Bloodfire Quest
- Author: Terry Brooks
- Language: English
- Series: The Dark Legacy of Shannara
- Subject: Shannara
- Genre: Fantasy
- Publisher: Del Rey Books
- Publication date: March 12, 2013
- Publication place: United States
- Media type: Print, audiobook, e-book
- Pages: 368
- ISBN: 9780345523501
- Preceded by: Wards of Faerie
- Followed by: Witch Wraith

= Bloodfire Quest =

2013 fantasy novel by Terry Brooks

Bloodfire Quest is a 2013 fantasy novel by American writer Terry Brooks, the second book of the trilogy The Dark Legacy of Shannara. Released on March 12, 2013 by Del Rey Books, it continues the story of the Elfstones from Wards of Faerie.

==Synopsis==
The book follows several characters as they try to find a way to overcome the odds against them.
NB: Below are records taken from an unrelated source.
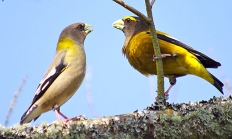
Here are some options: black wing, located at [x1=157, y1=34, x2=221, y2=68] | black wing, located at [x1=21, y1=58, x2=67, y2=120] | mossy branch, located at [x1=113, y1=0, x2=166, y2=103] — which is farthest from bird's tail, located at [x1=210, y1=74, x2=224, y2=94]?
black wing, located at [x1=21, y1=58, x2=67, y2=120]

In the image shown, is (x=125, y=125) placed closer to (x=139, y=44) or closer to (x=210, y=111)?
(x=210, y=111)

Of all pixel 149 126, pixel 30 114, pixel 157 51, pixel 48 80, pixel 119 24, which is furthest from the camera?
pixel 119 24

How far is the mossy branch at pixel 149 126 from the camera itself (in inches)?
121

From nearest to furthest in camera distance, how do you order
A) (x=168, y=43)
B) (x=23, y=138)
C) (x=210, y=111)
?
1. (x=23, y=138)
2. (x=210, y=111)
3. (x=168, y=43)

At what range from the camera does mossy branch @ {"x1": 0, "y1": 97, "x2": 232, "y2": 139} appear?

Arlingfant has been named as the successor of the Ellcrys, a position that would require complete sacrifice.

==Reception==
Critical reception has been positive. Publishers Weekly gave a mostly positive review for Bloodfire Quest, praising Brooks's "sorcerous action, skilled characterizations, and rapid-fire storytelling twists". Kirkus Reviews also gave a positive review for the novel while stating that it did have some issues typical for the second novel in a trilogy.